### REQUEST:
Copy each item below word for word, from the first to the last.

### INPUT ROWS:

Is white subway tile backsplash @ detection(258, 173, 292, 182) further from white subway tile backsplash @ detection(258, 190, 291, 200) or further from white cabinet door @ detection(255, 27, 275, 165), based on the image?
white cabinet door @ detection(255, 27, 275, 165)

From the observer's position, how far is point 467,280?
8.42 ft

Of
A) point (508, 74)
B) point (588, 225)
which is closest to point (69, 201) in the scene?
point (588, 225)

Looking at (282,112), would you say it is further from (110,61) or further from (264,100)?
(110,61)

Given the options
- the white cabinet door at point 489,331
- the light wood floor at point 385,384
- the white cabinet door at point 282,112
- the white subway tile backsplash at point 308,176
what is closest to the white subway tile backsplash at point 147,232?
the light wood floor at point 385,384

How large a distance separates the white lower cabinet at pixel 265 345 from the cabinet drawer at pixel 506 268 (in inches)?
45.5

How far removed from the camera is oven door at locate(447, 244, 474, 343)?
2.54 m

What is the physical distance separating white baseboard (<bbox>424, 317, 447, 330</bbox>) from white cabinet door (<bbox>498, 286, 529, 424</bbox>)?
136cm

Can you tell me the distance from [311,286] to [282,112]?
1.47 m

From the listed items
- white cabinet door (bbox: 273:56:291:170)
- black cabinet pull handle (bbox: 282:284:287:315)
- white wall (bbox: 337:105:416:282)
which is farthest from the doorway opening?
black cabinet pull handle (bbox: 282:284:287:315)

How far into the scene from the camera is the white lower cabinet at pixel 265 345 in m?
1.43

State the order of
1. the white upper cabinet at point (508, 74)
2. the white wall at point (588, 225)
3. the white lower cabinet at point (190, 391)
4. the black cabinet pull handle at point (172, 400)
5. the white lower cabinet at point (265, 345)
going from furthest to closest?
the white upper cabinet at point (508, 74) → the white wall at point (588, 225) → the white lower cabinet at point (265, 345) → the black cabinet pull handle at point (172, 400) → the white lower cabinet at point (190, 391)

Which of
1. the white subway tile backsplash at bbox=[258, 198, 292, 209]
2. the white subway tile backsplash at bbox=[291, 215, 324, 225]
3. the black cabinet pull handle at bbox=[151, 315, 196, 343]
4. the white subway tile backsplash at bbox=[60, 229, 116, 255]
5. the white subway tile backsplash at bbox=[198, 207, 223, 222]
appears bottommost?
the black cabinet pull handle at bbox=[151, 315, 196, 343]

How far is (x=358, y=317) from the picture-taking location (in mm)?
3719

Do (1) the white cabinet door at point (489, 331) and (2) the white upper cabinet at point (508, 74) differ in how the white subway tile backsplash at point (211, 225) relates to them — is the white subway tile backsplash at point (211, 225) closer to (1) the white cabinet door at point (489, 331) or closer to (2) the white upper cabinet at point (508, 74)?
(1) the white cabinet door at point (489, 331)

### THE REPLY:
Is white subway tile backsplash @ detection(258, 173, 292, 182) further from white subway tile backsplash @ detection(258, 190, 291, 200) or further from white cabinet door @ detection(255, 27, 275, 165), based on the image?
white cabinet door @ detection(255, 27, 275, 165)

From the observer's position, how far is point 467,280?
8.42 ft

Of
A) point (508, 74)
B) point (588, 225)
which is closest to point (69, 201) in the scene?
point (588, 225)

Looking at (282,112), would you say it is further from (110,61) or further from (264,100)?
(110,61)

Given the options
- the white cabinet door at point 489,331
- the light wood floor at point 385,384
- the white cabinet door at point 282,112
- the white subway tile backsplash at point 308,176
what is closest to the white subway tile backsplash at point 147,232?
the light wood floor at point 385,384

How large a distance separates the white lower cabinet at pixel 265 345 from the cabinet drawer at pixel 506 268 (in inches)?
45.5

How far removed from the camera is oven door at locate(447, 244, 474, 343)?
2.54 m

What is the physical distance separating white baseboard (<bbox>424, 317, 447, 330</bbox>) from white cabinet door (<bbox>498, 286, 529, 424</bbox>)?
136cm

Can you tell me the distance from [311,286] to [282,112]?
1.47 m

From the listed items
- white cabinet door (bbox: 273:56:291:170)
- black cabinet pull handle (bbox: 282:284:287:315)
- white wall (bbox: 337:105:416:282)
which is farthest from the doorway opening?
black cabinet pull handle (bbox: 282:284:287:315)

How far into the scene from the camera is the white lower cabinet at pixel 265 345 in m?
1.43

State the order of
1. the white upper cabinet at point (508, 74)
2. the white wall at point (588, 225)
3. the white lower cabinet at point (190, 391)
4. the black cabinet pull handle at point (172, 400)
5. the white lower cabinet at point (265, 345)
going from furthest to closest?
the white upper cabinet at point (508, 74) → the white wall at point (588, 225) → the white lower cabinet at point (265, 345) → the black cabinet pull handle at point (172, 400) → the white lower cabinet at point (190, 391)

Which of
1. the white subway tile backsplash at bbox=[258, 198, 292, 209]
2. the white subway tile backsplash at bbox=[291, 215, 324, 225]
3. the black cabinet pull handle at bbox=[151, 315, 196, 343]
4. the white subway tile backsplash at bbox=[60, 229, 116, 255]
5. the white subway tile backsplash at bbox=[198, 207, 223, 222]
appears bottommost?
the black cabinet pull handle at bbox=[151, 315, 196, 343]

How far is (x=358, y=317) from the picture-taking location (in mm)?
3719

Do (1) the white cabinet door at point (489, 331) and (2) the white upper cabinet at point (508, 74) differ in how the white subway tile backsplash at point (211, 225) relates to them — is the white subway tile backsplash at point (211, 225) closer to (1) the white cabinet door at point (489, 331) or closer to (2) the white upper cabinet at point (508, 74)?
(1) the white cabinet door at point (489, 331)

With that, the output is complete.